出典:
========================================
図1に示す各診断器子機に付された符号は、所属するグループおよびグループ内での番号を示している。具体的には、各診断器子機に付された符号において、左側の英字が所属するグループを示し、右側の数字がグループ内での番号を示している。
【0023】
また、各グループの診断器子機は、同一グループの診断器子機とフラッド型メッシュネットワーク(以下、メッシュネットワーク)を介して通信可能に接続されている。この同一グループ内の各診断器子機で形成されたメッシュネットワークを、グループ内メッシュネットワーク(以下、グループネットワーク)と定義する。これに関連して、各診断器子機には、所属するグループを規定するグループ情報がそれぞれ付与されている。
【0024】
例えば、グループAにおけるグループネットワークは、診断器子機A-1~A-10で構成されている。これら診断器子機A-1~A-10の中で、診断器子機A-1は、グループA内の他の診断器子機A-2~A-10から送信された測定データ等を含むパケットを受信する診断器子機として予め特定されている。以下、診断器子機A-1を同一グループの他の診断器子機A-2~A-10と区別するため、特定診断器子機A-1と称する。これにより、グループAは、特定診断器子機A-1および各診断器子機A-2~A-10を含み、これらがグループネットワークを介してそれぞれ通信可能に接続されている。なお、「特定診断器子機A-1」が請求項における「第1子機」に相当し、「診断器子機A-2~A―10」が請求項における「第2子機」に相当する。
========================================
提供データ:
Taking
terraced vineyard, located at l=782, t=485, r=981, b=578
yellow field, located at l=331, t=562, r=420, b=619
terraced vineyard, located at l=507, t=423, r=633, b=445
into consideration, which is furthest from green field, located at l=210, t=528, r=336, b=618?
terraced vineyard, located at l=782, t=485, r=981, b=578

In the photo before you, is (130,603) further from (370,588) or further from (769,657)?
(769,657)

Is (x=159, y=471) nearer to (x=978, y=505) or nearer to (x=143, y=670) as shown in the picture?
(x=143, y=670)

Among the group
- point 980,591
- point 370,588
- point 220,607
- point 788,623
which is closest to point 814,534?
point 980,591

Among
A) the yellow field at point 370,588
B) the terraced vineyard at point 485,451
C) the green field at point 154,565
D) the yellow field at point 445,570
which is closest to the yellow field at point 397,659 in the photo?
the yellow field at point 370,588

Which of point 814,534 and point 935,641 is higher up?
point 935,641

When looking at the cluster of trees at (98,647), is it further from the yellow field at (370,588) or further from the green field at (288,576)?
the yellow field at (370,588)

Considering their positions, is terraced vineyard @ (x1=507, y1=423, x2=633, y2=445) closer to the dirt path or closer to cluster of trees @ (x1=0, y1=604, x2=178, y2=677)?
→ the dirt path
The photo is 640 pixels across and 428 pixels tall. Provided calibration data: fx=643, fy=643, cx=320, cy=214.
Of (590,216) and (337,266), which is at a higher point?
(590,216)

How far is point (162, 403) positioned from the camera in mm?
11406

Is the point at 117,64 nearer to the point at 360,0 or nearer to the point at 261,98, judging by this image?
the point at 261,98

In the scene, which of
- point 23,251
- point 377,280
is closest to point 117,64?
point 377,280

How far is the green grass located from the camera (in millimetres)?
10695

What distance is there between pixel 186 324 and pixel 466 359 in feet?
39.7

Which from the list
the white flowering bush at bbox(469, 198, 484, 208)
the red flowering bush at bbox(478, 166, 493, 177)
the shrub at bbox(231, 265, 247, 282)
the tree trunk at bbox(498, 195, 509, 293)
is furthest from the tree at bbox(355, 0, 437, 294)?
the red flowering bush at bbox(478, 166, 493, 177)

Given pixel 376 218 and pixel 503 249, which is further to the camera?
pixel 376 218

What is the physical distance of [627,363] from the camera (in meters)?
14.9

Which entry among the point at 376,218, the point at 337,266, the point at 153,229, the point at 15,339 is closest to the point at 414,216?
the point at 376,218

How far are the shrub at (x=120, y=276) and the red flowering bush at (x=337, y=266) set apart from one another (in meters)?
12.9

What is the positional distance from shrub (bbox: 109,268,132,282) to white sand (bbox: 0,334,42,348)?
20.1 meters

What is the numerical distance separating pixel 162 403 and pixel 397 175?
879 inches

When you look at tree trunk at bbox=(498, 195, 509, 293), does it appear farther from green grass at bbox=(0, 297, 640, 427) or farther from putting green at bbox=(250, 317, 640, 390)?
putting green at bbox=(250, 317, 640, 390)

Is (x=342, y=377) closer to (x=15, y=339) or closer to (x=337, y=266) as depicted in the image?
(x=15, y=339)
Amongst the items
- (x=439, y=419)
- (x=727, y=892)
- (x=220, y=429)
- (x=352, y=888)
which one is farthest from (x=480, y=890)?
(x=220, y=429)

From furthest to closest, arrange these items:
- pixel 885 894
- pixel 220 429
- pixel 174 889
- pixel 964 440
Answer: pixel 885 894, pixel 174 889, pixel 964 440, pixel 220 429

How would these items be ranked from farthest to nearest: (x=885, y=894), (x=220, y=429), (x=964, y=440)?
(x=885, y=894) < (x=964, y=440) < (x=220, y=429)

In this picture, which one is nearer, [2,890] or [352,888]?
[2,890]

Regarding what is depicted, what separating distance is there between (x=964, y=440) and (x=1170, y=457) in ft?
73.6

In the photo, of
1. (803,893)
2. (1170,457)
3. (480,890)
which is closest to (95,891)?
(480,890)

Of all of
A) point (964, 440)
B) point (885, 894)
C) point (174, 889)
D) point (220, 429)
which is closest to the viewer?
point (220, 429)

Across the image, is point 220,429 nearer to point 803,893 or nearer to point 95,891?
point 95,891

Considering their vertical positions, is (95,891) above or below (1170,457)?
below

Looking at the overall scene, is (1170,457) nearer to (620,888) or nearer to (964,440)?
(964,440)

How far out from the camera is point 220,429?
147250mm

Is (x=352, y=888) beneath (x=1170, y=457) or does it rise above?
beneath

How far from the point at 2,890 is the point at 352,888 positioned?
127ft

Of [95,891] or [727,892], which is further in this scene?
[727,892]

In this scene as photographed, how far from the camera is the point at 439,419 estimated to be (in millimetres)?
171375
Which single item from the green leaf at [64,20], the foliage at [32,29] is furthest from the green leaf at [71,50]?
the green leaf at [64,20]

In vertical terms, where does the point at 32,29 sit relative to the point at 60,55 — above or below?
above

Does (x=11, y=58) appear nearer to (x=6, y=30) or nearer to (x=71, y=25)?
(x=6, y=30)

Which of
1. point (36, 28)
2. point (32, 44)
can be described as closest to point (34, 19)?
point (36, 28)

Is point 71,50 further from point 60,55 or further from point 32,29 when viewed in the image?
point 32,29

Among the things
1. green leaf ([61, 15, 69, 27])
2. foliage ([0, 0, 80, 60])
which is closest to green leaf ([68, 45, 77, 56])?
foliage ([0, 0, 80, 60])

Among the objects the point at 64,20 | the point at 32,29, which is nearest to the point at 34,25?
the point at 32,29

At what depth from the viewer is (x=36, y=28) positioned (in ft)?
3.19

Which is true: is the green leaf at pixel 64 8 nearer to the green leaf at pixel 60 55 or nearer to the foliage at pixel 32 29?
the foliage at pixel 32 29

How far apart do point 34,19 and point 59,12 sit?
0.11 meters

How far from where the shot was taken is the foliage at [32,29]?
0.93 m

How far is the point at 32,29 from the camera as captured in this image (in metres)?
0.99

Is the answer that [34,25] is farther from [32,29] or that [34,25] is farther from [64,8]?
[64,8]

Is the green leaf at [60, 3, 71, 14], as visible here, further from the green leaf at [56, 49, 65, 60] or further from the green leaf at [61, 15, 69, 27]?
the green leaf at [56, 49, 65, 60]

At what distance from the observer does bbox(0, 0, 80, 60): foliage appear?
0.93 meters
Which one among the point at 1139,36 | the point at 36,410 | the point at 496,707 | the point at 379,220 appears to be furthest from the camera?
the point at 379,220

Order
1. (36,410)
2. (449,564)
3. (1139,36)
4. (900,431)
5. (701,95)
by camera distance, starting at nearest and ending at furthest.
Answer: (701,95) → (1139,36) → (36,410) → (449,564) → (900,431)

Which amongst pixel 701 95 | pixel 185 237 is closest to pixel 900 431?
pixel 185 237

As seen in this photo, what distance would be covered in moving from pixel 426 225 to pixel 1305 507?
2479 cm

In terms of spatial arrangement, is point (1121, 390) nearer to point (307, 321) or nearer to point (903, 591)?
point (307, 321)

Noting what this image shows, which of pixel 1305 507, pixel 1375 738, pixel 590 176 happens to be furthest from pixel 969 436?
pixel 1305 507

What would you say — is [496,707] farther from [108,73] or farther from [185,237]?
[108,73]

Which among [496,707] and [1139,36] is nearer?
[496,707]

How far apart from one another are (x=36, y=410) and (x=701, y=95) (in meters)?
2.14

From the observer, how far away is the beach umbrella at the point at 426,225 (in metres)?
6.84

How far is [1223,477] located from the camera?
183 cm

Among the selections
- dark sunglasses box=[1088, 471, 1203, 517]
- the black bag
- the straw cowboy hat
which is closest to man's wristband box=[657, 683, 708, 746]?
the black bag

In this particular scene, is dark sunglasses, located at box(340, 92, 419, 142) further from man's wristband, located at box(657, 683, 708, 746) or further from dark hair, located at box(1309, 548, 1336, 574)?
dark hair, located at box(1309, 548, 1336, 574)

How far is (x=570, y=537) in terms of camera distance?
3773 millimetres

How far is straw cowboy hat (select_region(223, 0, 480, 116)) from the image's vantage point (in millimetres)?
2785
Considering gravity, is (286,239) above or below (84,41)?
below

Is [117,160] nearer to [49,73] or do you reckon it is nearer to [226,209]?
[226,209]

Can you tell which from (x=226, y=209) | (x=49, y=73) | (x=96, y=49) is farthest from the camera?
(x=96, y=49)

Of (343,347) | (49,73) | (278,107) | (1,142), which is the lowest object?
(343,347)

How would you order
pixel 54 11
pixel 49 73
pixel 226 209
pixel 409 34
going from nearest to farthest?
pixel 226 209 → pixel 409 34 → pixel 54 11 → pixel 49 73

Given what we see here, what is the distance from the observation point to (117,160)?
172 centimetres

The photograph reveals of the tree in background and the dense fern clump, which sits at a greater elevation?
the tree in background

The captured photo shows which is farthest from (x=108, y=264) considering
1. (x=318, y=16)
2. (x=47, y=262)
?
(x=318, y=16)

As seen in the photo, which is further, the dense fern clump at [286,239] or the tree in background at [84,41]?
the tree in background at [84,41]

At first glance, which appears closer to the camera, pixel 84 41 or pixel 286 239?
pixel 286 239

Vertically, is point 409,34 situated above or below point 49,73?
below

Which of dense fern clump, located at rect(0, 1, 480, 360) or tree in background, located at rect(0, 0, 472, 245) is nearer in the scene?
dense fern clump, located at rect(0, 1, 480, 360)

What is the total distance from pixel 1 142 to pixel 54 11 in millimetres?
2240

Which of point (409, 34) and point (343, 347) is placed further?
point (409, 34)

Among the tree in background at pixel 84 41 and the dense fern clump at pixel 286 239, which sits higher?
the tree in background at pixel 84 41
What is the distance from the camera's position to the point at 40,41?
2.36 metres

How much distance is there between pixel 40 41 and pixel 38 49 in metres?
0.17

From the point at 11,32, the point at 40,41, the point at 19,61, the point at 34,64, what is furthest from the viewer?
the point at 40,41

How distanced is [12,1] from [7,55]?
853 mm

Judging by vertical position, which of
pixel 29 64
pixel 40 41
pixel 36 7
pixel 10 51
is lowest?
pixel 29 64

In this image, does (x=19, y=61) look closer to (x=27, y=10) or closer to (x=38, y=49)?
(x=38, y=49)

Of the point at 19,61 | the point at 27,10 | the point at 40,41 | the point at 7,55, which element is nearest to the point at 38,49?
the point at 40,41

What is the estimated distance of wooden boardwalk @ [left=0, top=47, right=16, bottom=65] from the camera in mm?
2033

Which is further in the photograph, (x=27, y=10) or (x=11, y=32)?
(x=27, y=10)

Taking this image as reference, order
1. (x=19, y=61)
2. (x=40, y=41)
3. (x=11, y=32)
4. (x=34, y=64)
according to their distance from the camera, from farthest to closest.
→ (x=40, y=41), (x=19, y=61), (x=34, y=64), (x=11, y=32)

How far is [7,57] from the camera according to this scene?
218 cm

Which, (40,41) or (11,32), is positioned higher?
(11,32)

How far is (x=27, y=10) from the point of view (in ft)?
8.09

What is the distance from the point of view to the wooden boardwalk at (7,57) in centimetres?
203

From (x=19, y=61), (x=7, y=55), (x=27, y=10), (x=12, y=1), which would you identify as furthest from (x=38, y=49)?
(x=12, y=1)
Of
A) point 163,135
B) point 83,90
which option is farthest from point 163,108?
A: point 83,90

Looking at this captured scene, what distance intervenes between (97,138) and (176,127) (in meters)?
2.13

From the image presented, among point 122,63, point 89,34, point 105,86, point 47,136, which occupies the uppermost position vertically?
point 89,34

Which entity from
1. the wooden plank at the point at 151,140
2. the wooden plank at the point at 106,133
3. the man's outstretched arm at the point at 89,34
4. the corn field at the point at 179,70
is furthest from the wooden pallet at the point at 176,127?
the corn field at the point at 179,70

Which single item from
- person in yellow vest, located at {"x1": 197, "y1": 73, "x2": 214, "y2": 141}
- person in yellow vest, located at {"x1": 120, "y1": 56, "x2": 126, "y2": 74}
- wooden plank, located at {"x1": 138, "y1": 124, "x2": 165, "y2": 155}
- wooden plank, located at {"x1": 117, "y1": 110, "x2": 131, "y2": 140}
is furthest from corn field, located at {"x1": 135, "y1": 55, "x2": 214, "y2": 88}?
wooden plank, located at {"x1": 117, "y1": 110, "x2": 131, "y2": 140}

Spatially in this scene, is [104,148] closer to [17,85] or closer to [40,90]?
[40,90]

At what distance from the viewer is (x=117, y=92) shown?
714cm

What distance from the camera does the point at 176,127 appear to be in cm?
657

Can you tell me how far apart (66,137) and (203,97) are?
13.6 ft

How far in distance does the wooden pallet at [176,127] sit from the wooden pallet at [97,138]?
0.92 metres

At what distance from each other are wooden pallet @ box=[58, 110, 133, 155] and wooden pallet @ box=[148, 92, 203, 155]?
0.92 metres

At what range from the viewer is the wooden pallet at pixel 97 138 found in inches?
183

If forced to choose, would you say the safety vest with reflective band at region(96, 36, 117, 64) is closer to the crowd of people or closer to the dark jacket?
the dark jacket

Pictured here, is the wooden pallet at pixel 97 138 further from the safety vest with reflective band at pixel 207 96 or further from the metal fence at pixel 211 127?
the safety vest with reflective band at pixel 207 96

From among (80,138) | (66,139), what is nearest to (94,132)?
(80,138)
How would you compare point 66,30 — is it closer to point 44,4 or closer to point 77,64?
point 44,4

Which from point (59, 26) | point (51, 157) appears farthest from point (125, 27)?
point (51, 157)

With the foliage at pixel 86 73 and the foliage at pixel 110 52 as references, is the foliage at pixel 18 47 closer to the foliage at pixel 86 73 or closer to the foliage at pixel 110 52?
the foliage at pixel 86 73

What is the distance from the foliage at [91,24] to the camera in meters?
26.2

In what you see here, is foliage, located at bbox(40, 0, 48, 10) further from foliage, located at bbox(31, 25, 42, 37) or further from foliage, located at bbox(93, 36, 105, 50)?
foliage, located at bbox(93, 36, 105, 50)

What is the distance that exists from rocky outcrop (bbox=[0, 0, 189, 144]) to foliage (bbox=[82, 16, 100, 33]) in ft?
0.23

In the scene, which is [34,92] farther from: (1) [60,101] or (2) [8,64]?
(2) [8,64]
========================================
作業内容 1: 出典で「以下、」を使って導入されている呼び名を、それぞれ元の表現と対にしてすべて挙げてください。
作業内容 2: 出典の内容を2文で要約してください。

回答 1:
- メッシュネットワーク:フラッド型メッシュネットワークの呼び名
- グループネットワーク:グループ内メッシュネットワークの呼び名
- 特定診断器子機A-1:診断器子機A-1の呼び名

回答 2: 各診断器子機の符号は、左側の英字で所属グループを、右側の数字でグループ内の番号を示す。同一グループの子機はメッシュネットワークを介して通信可能に接続されてグループネットワークを形成し、グループAでは他の子機A-2~A-10からのパケットを受信する特定診断器子機A-1が請求項の「第1子機」に、A-2~A-10が「第2子機」に相当する。